READING PASSAGE:
━━━━━━
An applied force varies with position

[SonRuy]

An applied force varies with position according to F = k1 xn− k2, where n = 3,
k1 = 2.4 N/m3, and k2 = 56 N.
How much work is done by this force on an object that moves from xi = 5.13 m to xf = 28.2 m?
Answer in units of kJ

i keep using the integration equation: w = ∫f(x) dx
where k1x^4/4 - 56x is the new equation which i plug 28.2m and 5.13m and subtract
i get 377736.527
but its wrong, help please?

 

[Nugatory]

I haven't checked your arithmetic, but you're attacking the problem in the right way. What's the correct answer that you aren't getting?

 

[ehild]

Answer in units of kJ

i keep using the integration equation: w = ∫f(x) dx
where k1x^4/4 - 56x is the new equation which i plug 28.2m and 5.13m and subtract
i get 377736.527
but its wrong, help please?

What is the unit of your result? You need to give the result in units of kJ.

ehild

 

[Basic_Physics]

About 1515 kJ?

 

[haruspex]

About 1515 kJ?

No, I also get 377736; but that's J, so the answer should be 377.7kJ.

 

[ehild]

No, I also get 377736; but that's J, so the answer should be 377.7kJ.

That is the correct result. Maybe it should be rounded to three digits: 378 kJ.

ehild

 

[Basic_Physics]

Ok. Left the /4 out.
━━━━━━
DESCRIPTION OF THE TASK: According to the replies in the forum thread on work done by a position-dependent force, why was the poster's result of 377736.527 marked wrong?

ENTRIES SUPPLIED:
━━━━━━
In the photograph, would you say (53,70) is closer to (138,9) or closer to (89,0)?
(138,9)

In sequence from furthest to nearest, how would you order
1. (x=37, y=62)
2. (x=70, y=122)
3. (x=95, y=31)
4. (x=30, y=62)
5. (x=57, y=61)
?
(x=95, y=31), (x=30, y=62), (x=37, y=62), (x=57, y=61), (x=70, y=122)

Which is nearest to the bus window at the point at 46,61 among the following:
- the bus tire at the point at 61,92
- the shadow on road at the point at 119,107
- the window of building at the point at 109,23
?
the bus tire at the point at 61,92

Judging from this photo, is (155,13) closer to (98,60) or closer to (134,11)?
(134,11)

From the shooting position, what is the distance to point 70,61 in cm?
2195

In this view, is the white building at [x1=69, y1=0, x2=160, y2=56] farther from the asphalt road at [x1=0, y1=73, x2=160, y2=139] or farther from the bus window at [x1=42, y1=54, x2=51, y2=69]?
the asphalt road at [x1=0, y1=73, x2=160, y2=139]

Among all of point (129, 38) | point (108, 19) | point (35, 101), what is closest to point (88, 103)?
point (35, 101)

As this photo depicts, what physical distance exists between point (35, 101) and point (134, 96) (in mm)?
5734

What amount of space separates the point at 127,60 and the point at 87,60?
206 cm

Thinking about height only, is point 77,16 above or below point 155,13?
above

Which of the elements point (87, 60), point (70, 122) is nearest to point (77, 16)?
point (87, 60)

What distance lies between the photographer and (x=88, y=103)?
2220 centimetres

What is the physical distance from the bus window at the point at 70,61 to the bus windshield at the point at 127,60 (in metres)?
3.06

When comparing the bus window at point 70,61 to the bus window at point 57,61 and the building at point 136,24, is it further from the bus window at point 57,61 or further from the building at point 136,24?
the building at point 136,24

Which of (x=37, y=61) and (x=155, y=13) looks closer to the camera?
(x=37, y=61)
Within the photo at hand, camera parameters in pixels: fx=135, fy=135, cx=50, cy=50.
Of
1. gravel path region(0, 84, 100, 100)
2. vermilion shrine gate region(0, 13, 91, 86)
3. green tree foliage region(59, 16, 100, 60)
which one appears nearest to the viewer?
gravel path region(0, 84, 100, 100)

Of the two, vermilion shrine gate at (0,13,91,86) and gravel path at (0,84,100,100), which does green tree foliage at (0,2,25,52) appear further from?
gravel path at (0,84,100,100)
━━━━━━
SOLVED EXERCISE: The number was correct, but it was in joules, and the problem asks for the answer in kilojoules. It should have been given as 377.7 kJ, or 378 kJ when rounded to three digits.